Spatial data with pictures
=-=-=

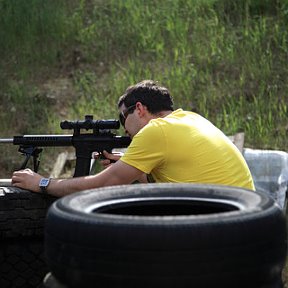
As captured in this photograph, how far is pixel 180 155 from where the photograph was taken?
479 centimetres

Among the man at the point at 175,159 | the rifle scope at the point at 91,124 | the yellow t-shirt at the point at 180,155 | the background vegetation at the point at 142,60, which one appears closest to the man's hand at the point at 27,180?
the man at the point at 175,159

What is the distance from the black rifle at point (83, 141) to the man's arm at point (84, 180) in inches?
15.5

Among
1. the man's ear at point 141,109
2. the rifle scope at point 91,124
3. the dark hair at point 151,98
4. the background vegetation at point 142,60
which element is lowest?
the background vegetation at point 142,60

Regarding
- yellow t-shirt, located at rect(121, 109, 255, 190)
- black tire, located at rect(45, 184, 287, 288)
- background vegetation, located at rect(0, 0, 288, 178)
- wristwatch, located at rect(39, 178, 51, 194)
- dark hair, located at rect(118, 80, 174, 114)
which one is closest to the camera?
black tire, located at rect(45, 184, 287, 288)

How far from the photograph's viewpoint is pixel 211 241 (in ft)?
10.6

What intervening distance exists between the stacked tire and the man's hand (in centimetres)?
4

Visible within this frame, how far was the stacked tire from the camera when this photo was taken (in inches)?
203

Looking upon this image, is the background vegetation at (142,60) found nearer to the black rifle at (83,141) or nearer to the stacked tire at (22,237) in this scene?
the black rifle at (83,141)

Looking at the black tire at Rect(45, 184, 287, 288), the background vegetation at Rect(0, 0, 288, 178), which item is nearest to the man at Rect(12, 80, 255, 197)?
the black tire at Rect(45, 184, 287, 288)

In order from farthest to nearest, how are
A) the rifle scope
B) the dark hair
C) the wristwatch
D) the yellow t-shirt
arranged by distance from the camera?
the rifle scope → the dark hair → the wristwatch → the yellow t-shirt

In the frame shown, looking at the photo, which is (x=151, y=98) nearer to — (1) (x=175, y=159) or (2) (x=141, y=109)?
(2) (x=141, y=109)

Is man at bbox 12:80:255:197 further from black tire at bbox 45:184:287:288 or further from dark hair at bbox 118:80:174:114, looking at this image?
black tire at bbox 45:184:287:288

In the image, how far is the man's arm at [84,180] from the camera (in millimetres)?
4781

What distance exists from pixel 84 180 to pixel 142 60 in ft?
20.8
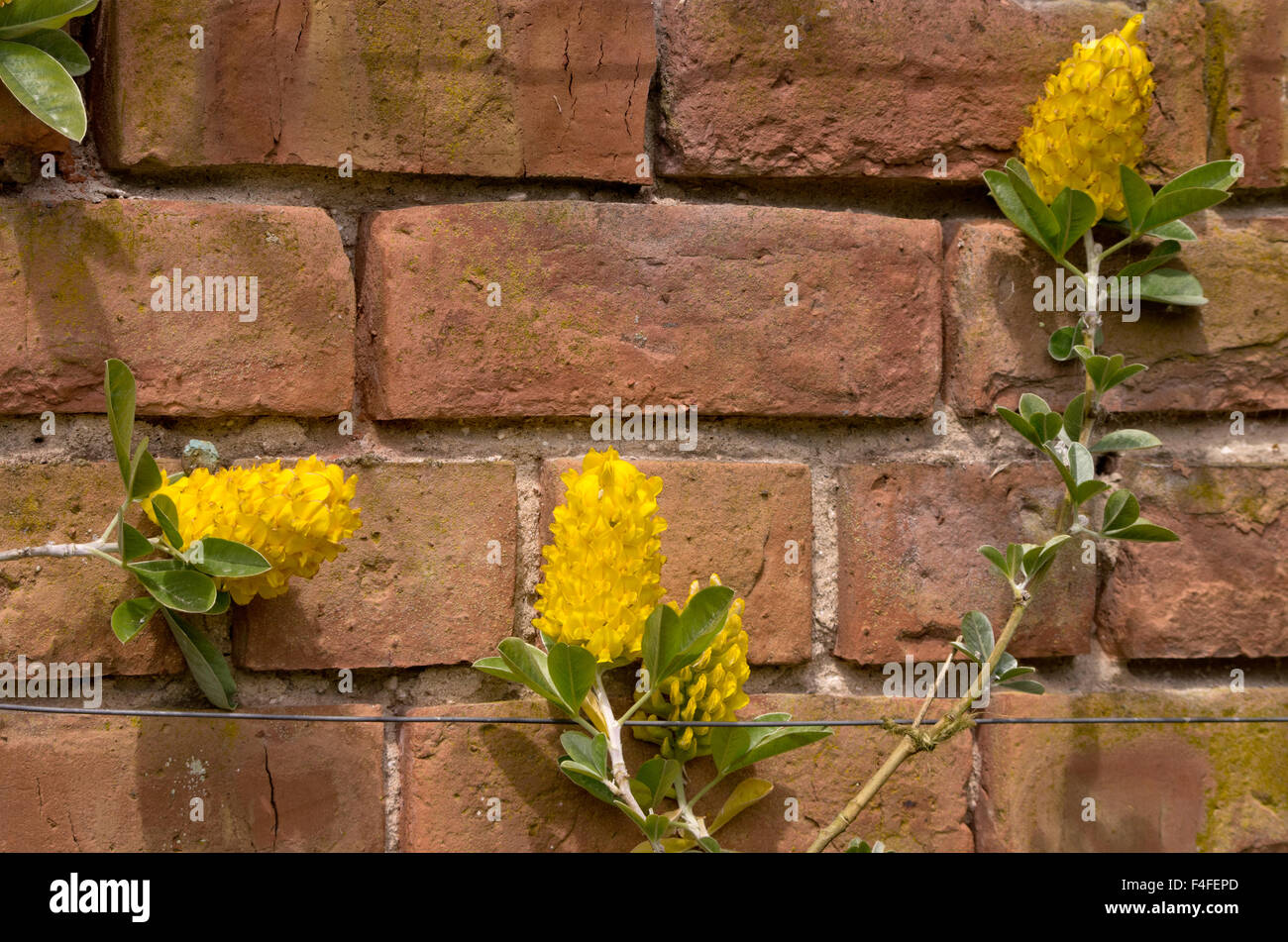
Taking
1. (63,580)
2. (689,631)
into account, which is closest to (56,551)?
(63,580)

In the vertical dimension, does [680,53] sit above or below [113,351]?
above

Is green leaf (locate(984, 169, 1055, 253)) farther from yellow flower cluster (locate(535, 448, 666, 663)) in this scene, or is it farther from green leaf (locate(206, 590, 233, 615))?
green leaf (locate(206, 590, 233, 615))

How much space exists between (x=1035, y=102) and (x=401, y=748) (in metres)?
0.62

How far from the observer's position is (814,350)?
2.35ft

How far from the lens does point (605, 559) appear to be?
610 mm

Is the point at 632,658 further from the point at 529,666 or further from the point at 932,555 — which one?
the point at 932,555

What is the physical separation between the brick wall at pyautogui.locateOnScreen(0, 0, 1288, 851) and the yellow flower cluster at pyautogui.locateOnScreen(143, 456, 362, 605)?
0.06 meters

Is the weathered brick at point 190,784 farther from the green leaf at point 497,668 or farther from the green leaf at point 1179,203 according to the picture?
the green leaf at point 1179,203

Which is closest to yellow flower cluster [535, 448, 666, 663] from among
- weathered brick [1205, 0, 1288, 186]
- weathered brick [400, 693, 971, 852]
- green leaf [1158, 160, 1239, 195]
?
weathered brick [400, 693, 971, 852]

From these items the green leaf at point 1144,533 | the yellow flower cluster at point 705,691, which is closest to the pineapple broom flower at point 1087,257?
the green leaf at point 1144,533

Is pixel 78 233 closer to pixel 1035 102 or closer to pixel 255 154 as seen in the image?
pixel 255 154

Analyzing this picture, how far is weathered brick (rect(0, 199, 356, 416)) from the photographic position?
0.64 meters

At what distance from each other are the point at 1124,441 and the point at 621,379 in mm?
338
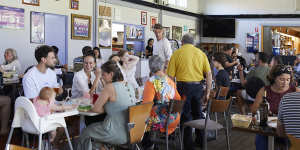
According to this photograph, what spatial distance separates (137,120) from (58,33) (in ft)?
19.6

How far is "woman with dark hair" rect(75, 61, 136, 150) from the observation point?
3.81 m

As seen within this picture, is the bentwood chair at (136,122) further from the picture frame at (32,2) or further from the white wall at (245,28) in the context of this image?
the white wall at (245,28)

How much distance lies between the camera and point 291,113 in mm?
3004

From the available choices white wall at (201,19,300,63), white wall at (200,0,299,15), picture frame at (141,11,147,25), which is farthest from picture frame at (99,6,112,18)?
white wall at (201,19,300,63)

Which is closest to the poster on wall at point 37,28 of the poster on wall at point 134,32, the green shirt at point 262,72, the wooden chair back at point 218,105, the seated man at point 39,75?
the poster on wall at point 134,32

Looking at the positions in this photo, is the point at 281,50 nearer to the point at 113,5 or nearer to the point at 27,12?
the point at 113,5

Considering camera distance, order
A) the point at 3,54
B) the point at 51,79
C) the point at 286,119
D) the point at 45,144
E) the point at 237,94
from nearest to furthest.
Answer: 1. the point at 286,119
2. the point at 45,144
3. the point at 51,79
4. the point at 3,54
5. the point at 237,94

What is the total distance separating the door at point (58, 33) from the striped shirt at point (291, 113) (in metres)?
6.84

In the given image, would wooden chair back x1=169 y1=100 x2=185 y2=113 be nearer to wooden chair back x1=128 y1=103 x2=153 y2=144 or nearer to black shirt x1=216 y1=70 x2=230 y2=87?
wooden chair back x1=128 y1=103 x2=153 y2=144

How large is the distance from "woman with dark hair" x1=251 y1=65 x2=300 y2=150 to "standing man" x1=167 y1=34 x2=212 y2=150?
55.6 inches

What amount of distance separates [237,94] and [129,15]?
4.75m

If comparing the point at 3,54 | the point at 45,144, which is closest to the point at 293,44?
the point at 3,54

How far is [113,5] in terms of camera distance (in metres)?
10.7

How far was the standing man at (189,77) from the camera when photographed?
5.25m
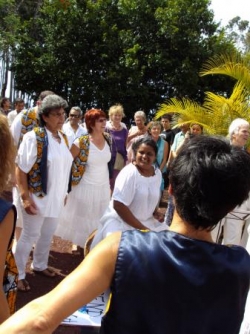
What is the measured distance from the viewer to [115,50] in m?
19.6

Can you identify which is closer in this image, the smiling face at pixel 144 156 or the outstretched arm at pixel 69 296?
the outstretched arm at pixel 69 296

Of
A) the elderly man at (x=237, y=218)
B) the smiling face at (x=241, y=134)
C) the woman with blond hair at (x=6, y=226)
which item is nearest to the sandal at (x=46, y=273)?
the elderly man at (x=237, y=218)

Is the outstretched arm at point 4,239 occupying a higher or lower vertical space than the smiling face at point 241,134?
lower

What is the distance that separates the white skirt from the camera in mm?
5043

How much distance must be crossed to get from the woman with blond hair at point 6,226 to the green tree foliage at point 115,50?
17.5 m

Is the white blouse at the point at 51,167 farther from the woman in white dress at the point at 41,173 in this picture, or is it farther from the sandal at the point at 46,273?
the sandal at the point at 46,273

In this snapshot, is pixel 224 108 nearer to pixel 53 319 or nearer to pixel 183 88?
pixel 53 319

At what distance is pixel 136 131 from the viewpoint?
26.0ft

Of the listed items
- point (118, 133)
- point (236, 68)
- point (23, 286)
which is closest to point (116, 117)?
point (118, 133)

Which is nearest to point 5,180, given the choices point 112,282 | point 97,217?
point 112,282

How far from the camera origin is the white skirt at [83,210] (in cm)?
504

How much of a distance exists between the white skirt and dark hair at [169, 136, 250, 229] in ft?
12.1

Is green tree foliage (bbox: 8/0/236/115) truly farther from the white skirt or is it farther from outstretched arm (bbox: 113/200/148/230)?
outstretched arm (bbox: 113/200/148/230)

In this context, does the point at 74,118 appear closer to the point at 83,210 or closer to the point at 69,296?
the point at 83,210
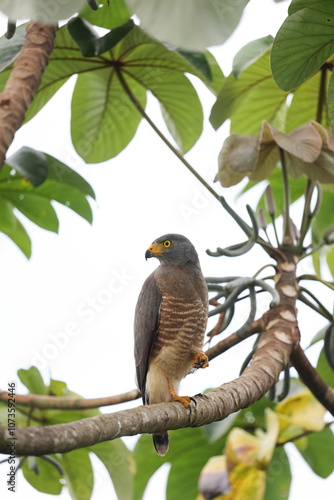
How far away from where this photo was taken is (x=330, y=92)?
5.69 ft

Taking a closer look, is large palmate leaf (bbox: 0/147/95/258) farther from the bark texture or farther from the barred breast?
the bark texture

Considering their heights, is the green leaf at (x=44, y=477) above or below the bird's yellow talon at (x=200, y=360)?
below

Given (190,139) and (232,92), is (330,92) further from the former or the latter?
(190,139)

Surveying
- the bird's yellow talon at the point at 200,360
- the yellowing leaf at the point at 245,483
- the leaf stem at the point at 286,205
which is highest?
the leaf stem at the point at 286,205

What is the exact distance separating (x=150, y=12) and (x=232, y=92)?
186 centimetres

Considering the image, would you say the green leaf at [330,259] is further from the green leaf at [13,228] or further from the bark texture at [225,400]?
the green leaf at [13,228]

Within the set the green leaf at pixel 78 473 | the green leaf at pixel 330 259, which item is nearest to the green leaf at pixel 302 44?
the green leaf at pixel 330 259

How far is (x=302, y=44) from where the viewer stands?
1.63 metres

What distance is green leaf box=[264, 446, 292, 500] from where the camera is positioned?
7.92ft

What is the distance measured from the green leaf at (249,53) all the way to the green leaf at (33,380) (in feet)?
4.41

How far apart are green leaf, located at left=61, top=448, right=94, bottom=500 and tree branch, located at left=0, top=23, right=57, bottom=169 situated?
1.42 meters

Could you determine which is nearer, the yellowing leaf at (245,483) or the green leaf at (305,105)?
the yellowing leaf at (245,483)

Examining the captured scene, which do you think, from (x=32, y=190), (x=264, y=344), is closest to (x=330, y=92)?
(x=264, y=344)

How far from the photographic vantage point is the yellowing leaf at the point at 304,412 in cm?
194
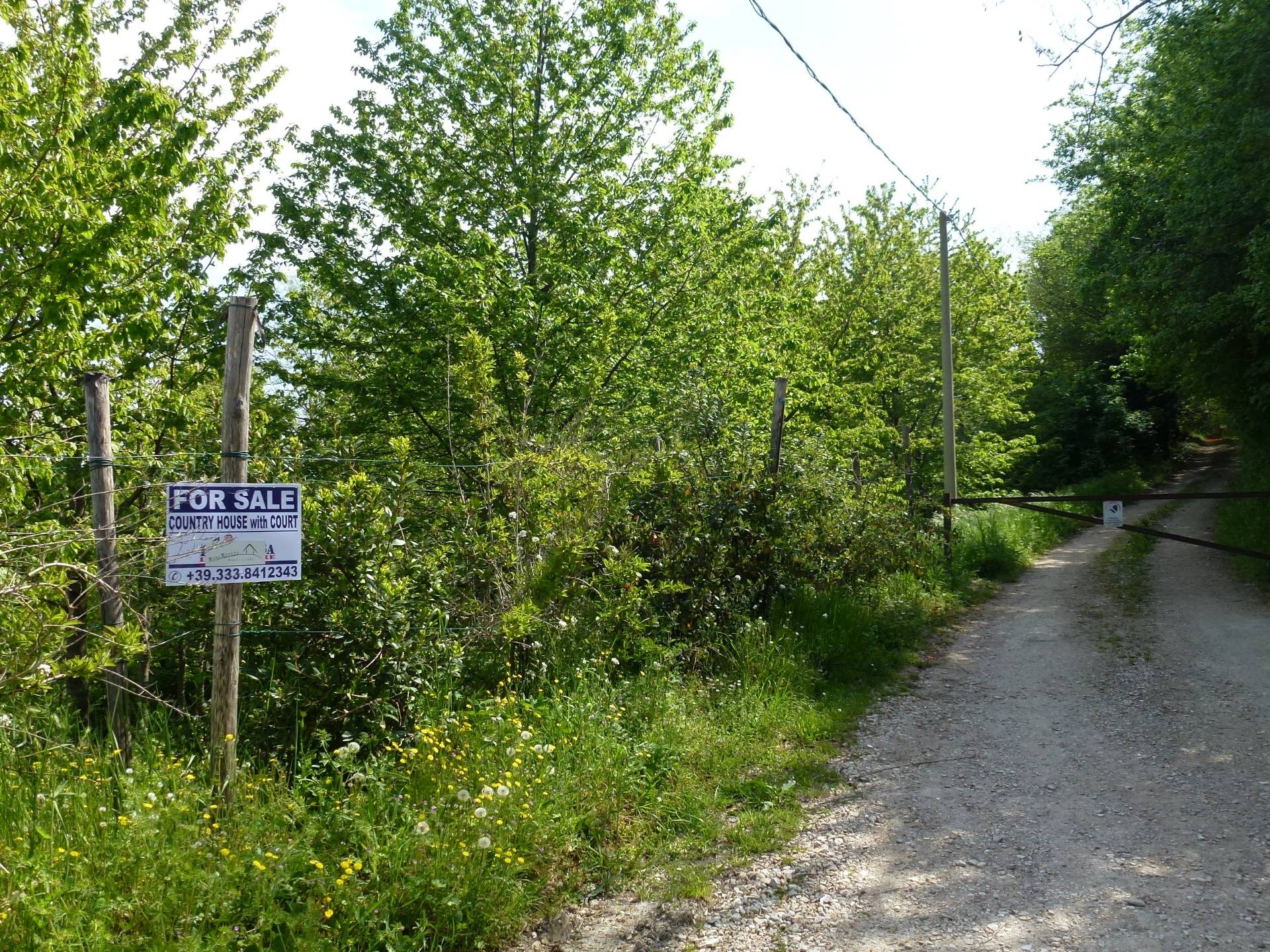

=-=-=

# GIVEN REQUEST
From the data above, pick out every line that contains the word "wall", treating uppercase and lowercase as different.

# SOLUTION TO THE EXERCISE
What is the physical separation between the brick wall at pyautogui.locateOnScreen(0, 0, 1288, 851) and the yellow flower cluster at pyautogui.locateOnScreen(143, 456, 362, 605)?
As seen within this picture, is the bentwood chair at (136,122) further from the picture frame at (32,2) or further from the white wall at (245,28) in the context of this image?
the white wall at (245,28)
From the available choices white wall at (201,19,300,63), white wall at (200,0,299,15), picture frame at (141,11,147,25), which is farthest from picture frame at (99,6,112,18)?
white wall at (201,19,300,63)
Which is closest to the poster on wall at point 37,28 of the poster on wall at point 134,32, the green shirt at point 262,72, the wooden chair back at point 218,105, the seated man at point 39,75?
the poster on wall at point 134,32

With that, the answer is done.